Extract provided |
————————

Senator WAGNER. Could I interrupt you there or would you rather finish?

Mr. DUNNE. No, if you do not mind spending the time.

Senator WAGNER. You do not agree with the large employers of labor who say it gives the worker too much power?

Mr. DUNNE. This will be made clear as I go along, Senator. Conflicts between employers and employees, between workers and capitalists, over questions of wages and hours, working condition's the union shop versus the open shop or nonunion shop, are never decided on the basis of "right", "justice", "human welfare", and so forth, or other shibboleths used by well-meaning but misguided people, or by conscious demagogues in the leadership of labor organizations, in Government positions and the spokesmen of the industrial and financial overlords, for the purpose of deluding workers and others into believing that the present mode of production, capitalism, is something else than a cold-blooded system of production for profit. A dispute over wages and working conditions is in essence a test of power between capital and labor-with Government always on the side of the employers as a class. This is necessarily so because socalled impartial government is a polite fiction. Government that does not represent the interest of the dominant class in any given epoch of society is a paradox. Government is the organized power of the dominant class. In the United States this is the capitalist class. In the Union of Socialist Soviet Republics government represents also the interests of the dominant class-the working class.

All this is, of course, elementary. Conscious representatives of the capitalist class know this just as well as do Communists and other class-conscious workers. But capitalists and their representatives are very anxious to conceal this fact from the great mass of the toiling population. If they cannot succeed in doing this-and the present economic crisis, now of 41⁄2 years' duration, with its indescribable misery for all sections of the toiling population, makes it increasingly difficult-political crises inevitably develop.

————————

Rows from a box-labeling dataset |
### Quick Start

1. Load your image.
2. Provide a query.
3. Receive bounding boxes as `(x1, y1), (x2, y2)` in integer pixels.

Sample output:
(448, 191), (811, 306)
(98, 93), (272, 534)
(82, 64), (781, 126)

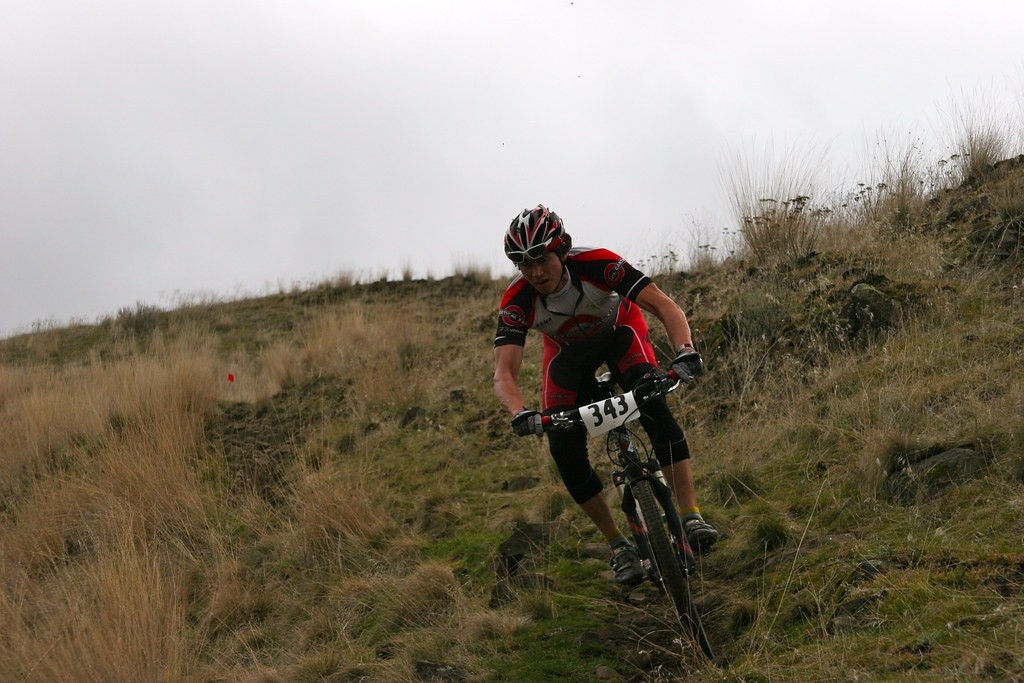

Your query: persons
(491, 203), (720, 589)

————————

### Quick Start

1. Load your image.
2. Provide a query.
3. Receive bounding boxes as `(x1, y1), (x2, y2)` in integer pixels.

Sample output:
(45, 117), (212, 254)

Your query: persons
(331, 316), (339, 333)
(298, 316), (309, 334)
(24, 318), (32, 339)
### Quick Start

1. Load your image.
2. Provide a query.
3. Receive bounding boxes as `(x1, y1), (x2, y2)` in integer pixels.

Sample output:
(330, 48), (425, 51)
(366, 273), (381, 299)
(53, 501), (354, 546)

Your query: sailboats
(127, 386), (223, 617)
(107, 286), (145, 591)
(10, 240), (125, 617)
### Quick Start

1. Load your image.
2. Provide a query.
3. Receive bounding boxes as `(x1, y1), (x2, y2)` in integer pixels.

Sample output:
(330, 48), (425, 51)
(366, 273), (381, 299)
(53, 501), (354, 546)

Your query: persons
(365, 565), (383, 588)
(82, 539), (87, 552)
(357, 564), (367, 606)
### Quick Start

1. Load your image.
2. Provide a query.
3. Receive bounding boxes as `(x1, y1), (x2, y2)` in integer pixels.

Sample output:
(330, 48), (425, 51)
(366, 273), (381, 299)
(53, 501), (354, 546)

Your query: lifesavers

————————

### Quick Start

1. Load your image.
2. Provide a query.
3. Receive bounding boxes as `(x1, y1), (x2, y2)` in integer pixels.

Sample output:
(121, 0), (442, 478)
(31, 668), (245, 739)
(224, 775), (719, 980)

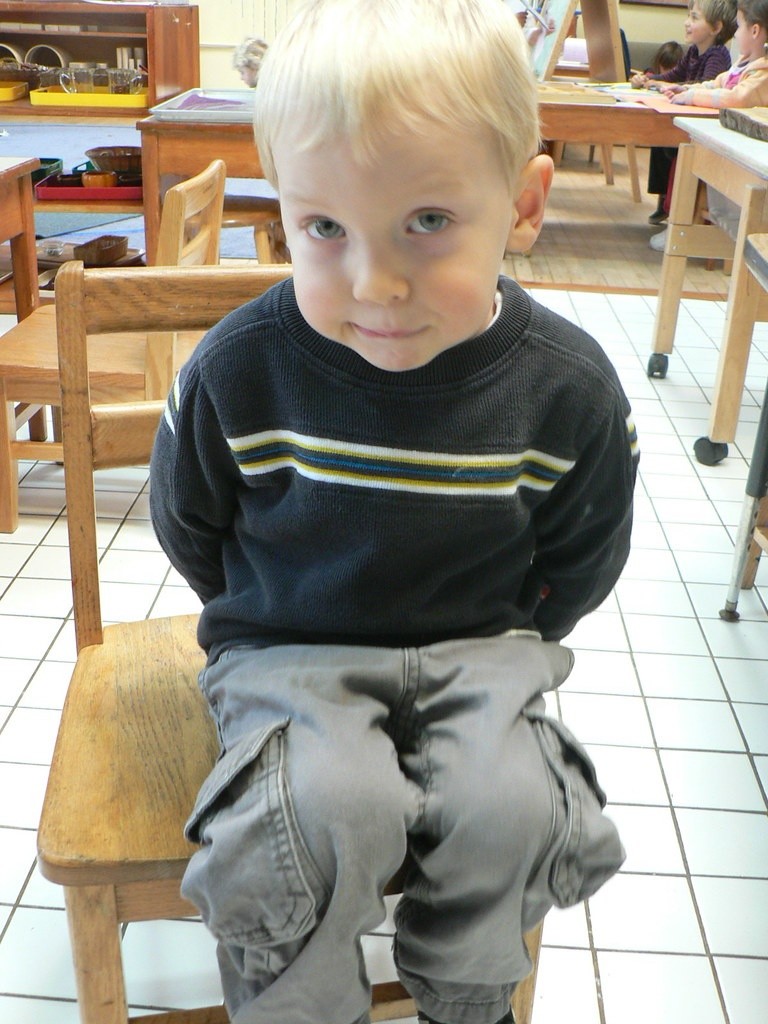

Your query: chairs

————————

In the hearing transcript, repeat word for word from "Mr. DUNNE. No, if" to "too much power?".

Mr. DUNNE. No, if you do not mind spending the time.

Senator WAGNER. You do not agree with the large employers of labor who say it gives the worker too much power?